◆ **PASSAGE SHOWN**
┏━━

Music: "The cardinal sin is being boring"
An alumnus of Harvard and Cambridge, who has performed as an international soloist, John McMunn picks up the baton as Chief Executive of the Academy of Ancient Music this month. Latterly general manager at Gabrieli, he tells Velvet why music is his lifeblood. . .
Music has been a part of my life as long as I can remember. I was lucky enough to have music lessons in school, and I started learning the piano at five, but it wasn’t until I saw an ad for the San Francisco Boys Chorus that the love affair really began. On a pretty basic Xeroxed poster in the corner of my school’s music classroom was a sign that read: ‘Tour the world, sing at the opera, join the San Francisco Boys Chorus’. To a precocious ten-year-old with a burgeoning wanderlust it was a compelling message! I auditioned and within a year I was indeed singing at the SF Opera in their children’s chorus. The experience of working in the War Memorial Theater and being treated like any other member of the production was empowering and intoxicating - it is probably why I still do what I do today.
I have been privileged to perform in many of the great halls of the world, of which none can compete with Amsterdam’s Concertgebouw. I sang there on a number of occasions, one of the last times with Academy of Ancient Music – a Monteverdi Vespers in 2010. I had a temperature and a streaming cold and had missed my flight out from London that morning, meaning I arrived at the hall only just before the concert. Not only did I miss rehearsal, no one warned me that all the soloists were to enter the stage from above the choir, down the Concertgebouw’s notoriously steep (and handrail-free) stairs. I was so nervous I’d fall to my death before I’d even sung a note, the concert seemed easy in comparison!

┗━━

◆ **DIRECTIVES**
1 – From the John McMunn interview, list every musical organization he says he has sung with, joined, or worked for.
2 – Show every line of the records that contains the string "millimetres", matching case exactly.

◆ **DATA FOR PROCESSING**

┏━━

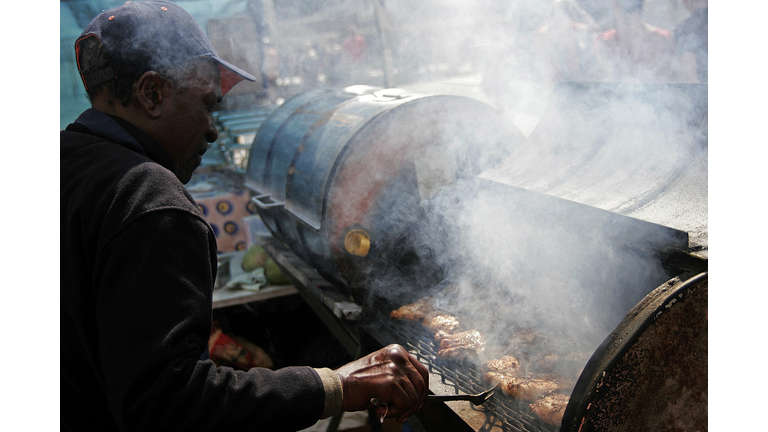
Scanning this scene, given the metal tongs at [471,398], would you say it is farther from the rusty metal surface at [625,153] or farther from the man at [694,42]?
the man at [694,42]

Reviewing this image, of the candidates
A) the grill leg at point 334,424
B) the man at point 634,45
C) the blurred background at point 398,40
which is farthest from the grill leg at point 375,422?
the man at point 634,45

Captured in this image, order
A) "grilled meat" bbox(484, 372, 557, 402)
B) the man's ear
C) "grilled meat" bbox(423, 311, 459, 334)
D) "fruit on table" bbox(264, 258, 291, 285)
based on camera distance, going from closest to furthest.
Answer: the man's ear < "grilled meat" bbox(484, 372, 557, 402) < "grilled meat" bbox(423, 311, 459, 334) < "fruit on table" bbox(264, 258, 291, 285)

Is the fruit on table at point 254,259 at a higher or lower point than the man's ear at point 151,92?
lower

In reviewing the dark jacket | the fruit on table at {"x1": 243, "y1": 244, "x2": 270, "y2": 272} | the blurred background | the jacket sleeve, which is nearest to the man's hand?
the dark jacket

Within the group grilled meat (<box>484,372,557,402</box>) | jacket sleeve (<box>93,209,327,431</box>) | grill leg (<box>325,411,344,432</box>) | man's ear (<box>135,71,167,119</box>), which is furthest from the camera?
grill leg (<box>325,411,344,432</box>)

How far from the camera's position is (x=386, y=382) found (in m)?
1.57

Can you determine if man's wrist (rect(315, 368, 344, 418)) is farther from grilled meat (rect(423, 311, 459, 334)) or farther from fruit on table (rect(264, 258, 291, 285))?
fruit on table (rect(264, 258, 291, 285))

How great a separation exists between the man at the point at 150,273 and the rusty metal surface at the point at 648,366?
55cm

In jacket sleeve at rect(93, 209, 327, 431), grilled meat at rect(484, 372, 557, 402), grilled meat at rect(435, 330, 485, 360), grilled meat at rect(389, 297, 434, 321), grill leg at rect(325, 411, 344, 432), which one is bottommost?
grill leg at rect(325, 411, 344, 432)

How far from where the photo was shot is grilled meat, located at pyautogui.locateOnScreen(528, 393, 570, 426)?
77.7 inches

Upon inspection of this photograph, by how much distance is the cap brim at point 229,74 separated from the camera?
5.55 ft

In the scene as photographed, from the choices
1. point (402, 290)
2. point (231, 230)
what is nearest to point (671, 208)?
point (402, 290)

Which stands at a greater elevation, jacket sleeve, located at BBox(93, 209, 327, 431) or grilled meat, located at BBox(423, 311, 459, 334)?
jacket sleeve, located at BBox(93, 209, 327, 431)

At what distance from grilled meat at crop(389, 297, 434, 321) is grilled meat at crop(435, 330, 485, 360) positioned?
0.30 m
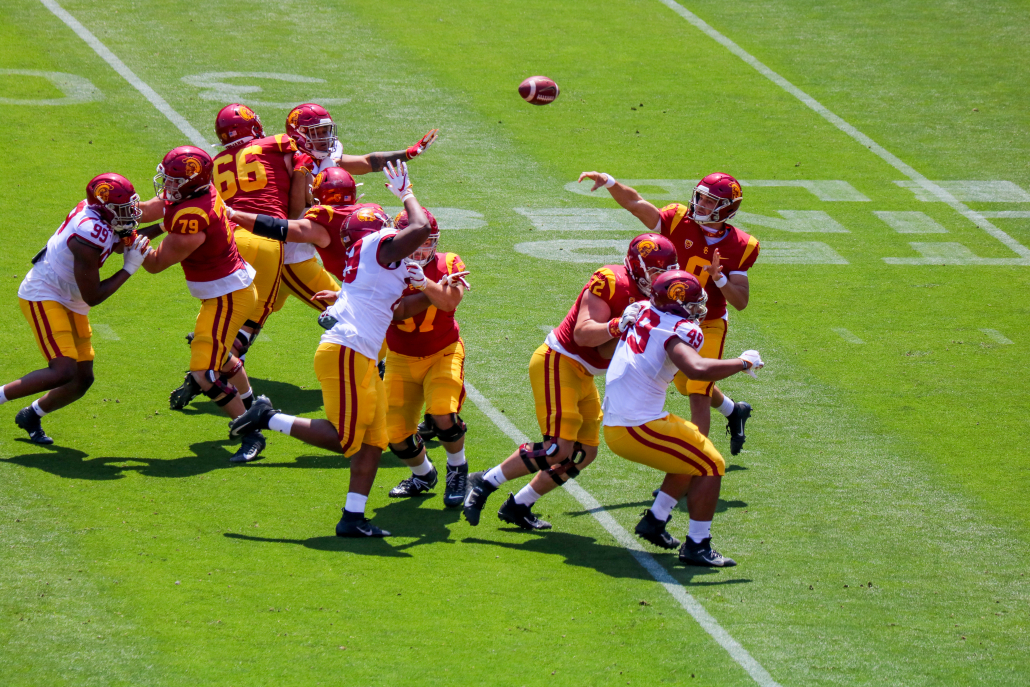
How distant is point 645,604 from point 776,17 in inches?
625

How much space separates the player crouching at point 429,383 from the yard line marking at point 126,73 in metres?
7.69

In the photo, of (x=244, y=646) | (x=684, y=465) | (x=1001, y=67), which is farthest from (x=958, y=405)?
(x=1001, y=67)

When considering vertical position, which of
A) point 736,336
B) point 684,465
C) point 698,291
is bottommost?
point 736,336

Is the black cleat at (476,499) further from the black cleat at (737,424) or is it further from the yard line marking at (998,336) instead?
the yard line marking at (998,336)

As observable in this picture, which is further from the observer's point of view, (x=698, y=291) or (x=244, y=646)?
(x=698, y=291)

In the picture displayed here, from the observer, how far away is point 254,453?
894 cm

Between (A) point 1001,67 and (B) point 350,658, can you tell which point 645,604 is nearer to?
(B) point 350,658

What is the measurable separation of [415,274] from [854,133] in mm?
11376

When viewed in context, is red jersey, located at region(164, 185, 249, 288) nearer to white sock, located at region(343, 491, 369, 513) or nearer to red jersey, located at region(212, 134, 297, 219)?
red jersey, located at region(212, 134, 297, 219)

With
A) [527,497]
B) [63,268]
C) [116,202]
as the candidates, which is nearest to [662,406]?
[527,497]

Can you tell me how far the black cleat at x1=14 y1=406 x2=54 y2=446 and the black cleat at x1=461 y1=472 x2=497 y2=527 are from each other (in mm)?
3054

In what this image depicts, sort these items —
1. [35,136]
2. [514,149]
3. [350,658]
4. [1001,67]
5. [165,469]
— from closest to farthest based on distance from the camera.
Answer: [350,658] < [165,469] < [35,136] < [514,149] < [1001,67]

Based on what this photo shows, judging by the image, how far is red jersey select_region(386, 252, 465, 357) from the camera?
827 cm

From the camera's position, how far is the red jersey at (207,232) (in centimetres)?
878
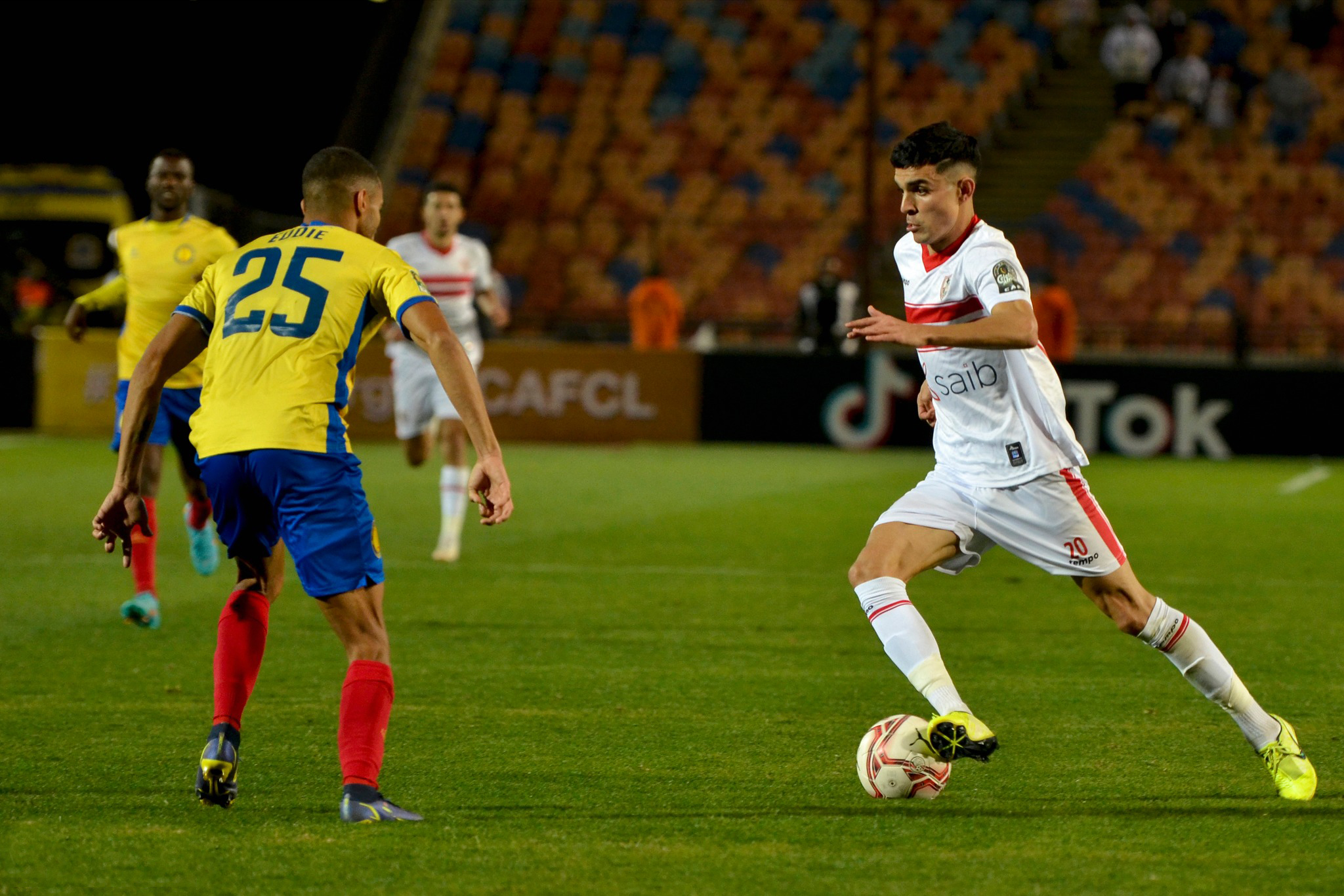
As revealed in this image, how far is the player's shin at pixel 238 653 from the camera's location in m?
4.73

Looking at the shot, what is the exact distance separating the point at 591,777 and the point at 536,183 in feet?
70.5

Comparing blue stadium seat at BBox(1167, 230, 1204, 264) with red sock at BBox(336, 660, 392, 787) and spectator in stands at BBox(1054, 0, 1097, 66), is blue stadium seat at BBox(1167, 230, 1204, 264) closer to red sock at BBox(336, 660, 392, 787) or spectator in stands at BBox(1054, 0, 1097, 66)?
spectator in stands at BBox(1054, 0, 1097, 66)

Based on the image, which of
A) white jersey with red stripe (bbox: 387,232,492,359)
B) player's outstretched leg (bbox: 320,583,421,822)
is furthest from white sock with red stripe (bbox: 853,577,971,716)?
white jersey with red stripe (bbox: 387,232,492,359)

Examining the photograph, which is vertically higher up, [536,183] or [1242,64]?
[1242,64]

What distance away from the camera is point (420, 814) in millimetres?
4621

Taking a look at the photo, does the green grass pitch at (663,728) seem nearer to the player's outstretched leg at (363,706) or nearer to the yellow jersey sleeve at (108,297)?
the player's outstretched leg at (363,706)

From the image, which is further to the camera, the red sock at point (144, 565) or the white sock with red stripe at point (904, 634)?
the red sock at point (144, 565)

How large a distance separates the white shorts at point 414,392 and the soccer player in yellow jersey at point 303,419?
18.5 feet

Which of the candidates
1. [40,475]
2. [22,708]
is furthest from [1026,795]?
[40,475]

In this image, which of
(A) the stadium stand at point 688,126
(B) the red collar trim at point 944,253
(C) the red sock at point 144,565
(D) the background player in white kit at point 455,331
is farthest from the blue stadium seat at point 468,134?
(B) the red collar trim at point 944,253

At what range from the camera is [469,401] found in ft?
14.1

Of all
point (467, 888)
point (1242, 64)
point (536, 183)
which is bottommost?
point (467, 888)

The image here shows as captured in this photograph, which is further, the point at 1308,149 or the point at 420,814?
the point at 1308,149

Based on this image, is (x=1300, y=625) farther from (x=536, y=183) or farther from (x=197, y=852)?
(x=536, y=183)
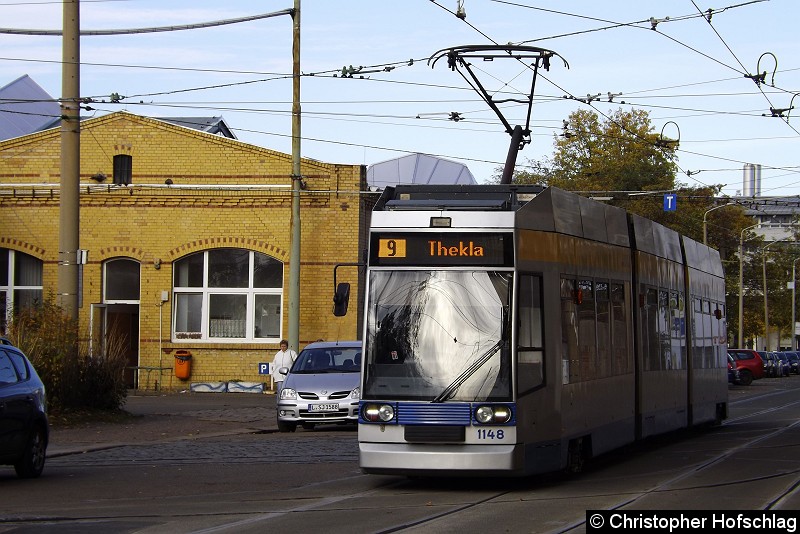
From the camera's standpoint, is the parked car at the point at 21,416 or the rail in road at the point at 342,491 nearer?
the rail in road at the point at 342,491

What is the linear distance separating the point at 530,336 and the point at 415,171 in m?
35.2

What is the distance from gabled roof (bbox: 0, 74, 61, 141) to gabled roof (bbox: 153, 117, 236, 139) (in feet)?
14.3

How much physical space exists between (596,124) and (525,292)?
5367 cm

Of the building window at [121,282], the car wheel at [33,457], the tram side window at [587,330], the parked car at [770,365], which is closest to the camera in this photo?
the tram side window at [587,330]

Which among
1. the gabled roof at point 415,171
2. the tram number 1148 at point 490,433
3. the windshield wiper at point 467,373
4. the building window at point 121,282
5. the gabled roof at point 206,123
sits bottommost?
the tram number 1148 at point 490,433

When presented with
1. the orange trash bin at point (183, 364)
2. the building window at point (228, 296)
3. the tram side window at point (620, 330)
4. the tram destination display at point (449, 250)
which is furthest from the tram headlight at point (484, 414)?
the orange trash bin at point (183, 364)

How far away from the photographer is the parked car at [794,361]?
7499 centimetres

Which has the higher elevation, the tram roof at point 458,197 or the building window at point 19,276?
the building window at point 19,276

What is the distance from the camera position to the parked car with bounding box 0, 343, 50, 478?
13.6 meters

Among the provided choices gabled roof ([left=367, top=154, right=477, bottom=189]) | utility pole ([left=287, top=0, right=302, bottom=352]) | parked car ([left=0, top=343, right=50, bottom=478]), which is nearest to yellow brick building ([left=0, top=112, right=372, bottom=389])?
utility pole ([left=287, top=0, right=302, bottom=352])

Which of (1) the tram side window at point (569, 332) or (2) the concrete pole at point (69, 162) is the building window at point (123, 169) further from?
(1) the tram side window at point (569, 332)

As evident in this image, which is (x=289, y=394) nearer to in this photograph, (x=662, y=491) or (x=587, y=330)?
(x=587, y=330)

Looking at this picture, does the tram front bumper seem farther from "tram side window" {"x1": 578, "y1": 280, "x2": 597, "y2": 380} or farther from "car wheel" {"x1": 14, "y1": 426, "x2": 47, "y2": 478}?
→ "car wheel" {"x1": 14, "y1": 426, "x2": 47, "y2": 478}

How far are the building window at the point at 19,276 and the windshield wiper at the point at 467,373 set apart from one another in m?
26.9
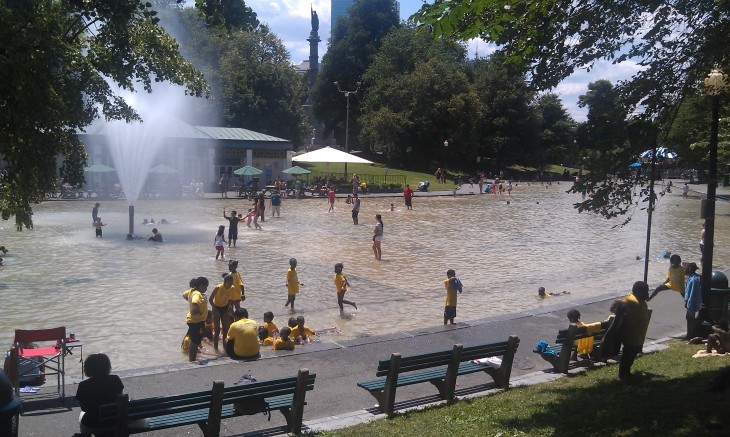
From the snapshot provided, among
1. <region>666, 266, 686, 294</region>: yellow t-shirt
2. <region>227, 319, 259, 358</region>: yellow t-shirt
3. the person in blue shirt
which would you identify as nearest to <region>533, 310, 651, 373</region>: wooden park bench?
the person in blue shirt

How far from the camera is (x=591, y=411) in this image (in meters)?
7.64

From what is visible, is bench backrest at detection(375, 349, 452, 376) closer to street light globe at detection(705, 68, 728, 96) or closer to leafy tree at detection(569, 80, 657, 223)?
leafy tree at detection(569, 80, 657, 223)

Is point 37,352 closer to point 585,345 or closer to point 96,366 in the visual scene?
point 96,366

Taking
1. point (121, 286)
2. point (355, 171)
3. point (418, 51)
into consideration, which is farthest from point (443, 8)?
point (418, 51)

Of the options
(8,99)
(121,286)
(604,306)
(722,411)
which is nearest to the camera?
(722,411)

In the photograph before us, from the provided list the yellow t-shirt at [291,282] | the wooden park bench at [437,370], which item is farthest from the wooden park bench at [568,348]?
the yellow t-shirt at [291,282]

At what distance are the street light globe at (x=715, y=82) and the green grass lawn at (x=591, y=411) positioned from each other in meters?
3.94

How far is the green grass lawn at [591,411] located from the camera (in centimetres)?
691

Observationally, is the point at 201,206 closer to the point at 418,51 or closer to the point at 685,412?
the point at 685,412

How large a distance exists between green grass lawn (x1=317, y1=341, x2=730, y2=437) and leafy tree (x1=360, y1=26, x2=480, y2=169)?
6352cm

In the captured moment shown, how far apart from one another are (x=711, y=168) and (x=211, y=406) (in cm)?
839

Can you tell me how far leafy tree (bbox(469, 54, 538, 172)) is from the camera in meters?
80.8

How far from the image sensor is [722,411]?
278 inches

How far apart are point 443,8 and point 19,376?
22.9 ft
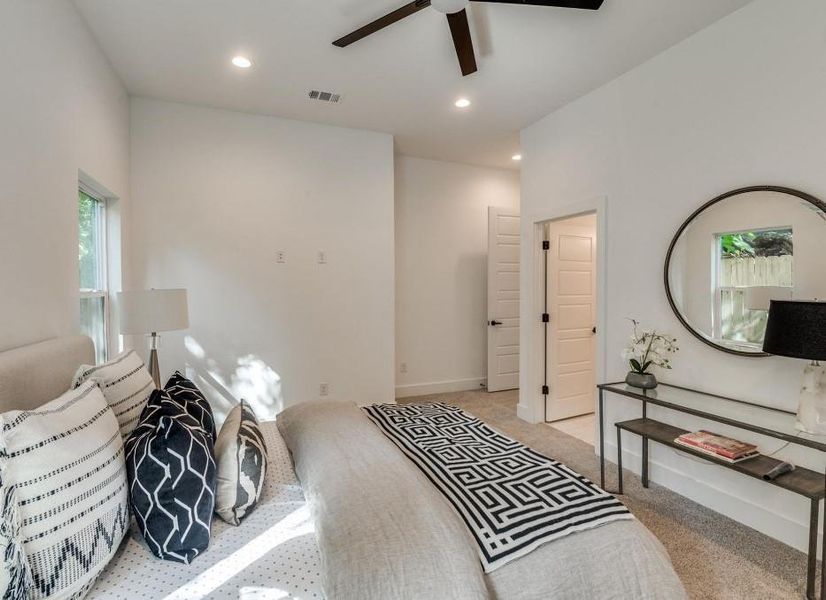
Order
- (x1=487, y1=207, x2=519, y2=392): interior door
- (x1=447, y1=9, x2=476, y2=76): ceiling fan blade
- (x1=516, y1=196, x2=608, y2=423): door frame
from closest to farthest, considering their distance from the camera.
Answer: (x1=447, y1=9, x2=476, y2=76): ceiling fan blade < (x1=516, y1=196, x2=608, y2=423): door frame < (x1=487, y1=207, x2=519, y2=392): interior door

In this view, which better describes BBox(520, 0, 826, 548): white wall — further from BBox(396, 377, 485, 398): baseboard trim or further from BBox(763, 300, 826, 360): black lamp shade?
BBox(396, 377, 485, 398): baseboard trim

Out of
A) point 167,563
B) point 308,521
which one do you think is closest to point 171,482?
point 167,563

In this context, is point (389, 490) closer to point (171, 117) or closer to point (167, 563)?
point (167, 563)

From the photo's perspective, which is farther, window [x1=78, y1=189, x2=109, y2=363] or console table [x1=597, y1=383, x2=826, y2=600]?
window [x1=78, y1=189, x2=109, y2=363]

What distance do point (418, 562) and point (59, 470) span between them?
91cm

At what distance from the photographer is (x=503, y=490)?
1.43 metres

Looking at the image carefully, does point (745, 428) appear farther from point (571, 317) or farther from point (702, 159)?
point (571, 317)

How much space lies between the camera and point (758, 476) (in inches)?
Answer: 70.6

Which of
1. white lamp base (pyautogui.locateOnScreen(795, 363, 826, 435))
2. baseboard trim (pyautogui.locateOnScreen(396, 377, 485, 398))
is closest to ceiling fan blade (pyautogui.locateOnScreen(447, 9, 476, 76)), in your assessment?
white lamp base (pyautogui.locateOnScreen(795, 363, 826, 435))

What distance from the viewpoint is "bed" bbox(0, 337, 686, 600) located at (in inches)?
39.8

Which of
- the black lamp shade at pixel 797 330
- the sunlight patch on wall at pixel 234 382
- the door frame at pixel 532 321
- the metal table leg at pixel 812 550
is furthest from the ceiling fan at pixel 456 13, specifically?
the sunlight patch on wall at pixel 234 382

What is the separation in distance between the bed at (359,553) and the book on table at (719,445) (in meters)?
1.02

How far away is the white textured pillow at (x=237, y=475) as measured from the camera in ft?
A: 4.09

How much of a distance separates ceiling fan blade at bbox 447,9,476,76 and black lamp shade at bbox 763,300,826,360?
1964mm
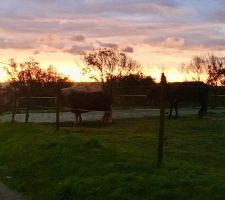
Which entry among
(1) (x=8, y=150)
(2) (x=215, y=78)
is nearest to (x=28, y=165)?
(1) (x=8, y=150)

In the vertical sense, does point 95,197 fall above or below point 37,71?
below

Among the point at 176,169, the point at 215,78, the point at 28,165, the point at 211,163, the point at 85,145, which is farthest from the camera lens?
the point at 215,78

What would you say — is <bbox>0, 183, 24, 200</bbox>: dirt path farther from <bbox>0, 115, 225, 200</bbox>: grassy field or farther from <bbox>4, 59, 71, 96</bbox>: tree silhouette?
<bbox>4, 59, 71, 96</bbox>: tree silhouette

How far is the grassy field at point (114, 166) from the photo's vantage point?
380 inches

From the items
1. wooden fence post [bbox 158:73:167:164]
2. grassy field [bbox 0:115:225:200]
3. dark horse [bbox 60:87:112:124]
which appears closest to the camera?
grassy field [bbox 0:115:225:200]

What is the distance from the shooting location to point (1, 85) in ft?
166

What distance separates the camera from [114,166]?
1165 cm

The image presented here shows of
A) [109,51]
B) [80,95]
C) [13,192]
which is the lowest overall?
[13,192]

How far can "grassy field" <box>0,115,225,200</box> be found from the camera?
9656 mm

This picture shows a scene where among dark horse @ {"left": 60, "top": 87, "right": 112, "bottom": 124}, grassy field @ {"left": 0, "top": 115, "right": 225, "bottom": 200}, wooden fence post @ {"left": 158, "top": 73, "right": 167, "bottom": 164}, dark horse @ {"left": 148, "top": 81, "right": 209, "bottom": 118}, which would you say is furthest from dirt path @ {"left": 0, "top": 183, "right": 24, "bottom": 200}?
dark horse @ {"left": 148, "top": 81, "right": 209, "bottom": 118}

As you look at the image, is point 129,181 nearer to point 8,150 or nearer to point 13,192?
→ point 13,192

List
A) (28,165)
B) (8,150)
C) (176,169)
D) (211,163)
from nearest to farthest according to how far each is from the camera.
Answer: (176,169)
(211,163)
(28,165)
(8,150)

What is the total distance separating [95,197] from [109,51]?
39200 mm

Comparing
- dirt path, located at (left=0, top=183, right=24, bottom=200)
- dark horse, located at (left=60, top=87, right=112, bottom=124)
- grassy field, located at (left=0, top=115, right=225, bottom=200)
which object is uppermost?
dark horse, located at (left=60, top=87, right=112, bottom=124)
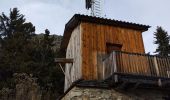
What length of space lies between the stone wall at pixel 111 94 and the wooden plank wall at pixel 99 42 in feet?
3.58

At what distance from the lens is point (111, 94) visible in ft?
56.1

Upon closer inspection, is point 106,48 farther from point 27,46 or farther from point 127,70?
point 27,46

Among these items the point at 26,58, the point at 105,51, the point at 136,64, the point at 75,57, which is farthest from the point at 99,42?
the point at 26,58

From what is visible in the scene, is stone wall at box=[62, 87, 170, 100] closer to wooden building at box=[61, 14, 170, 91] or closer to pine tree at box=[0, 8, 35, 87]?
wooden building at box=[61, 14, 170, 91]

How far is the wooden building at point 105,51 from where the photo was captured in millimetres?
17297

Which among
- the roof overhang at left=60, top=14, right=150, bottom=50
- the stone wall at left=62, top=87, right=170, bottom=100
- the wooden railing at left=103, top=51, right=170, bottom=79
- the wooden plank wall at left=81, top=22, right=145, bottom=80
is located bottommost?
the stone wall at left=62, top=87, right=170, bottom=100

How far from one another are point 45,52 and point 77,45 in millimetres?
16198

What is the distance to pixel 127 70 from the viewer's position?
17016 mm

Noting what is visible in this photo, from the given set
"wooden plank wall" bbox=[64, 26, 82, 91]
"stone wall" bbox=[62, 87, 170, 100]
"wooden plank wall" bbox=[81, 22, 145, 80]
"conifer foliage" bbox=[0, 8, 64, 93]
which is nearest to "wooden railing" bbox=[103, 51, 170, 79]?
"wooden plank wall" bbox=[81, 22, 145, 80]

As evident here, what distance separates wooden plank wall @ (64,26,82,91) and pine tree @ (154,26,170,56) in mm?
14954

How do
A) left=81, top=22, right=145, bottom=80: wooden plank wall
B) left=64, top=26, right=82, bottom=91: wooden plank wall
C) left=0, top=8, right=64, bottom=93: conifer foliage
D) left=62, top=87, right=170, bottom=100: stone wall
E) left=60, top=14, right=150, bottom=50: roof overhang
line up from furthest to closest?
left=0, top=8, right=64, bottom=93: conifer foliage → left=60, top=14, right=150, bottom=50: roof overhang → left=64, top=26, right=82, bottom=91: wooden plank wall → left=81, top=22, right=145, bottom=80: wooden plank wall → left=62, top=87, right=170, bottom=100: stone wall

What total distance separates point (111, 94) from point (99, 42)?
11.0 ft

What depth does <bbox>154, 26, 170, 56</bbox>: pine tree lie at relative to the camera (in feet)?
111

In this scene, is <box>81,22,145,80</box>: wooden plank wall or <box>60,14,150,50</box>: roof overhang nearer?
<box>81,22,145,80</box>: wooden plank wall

┗━━

◆ **OUTPUTS BY TASK**
1 –
San Francisco Boys Chorus
SF Opera (its children's chorus)
Academy of Ancient Music
Gabrieli

2 –
What distance away from the camera is point (420, 814) in millimetres?
How far is the wooden building at point 105,51 from where the photo was captured in millimetres?
How far from one another are point 45,52 and point 77,45 in millimetres?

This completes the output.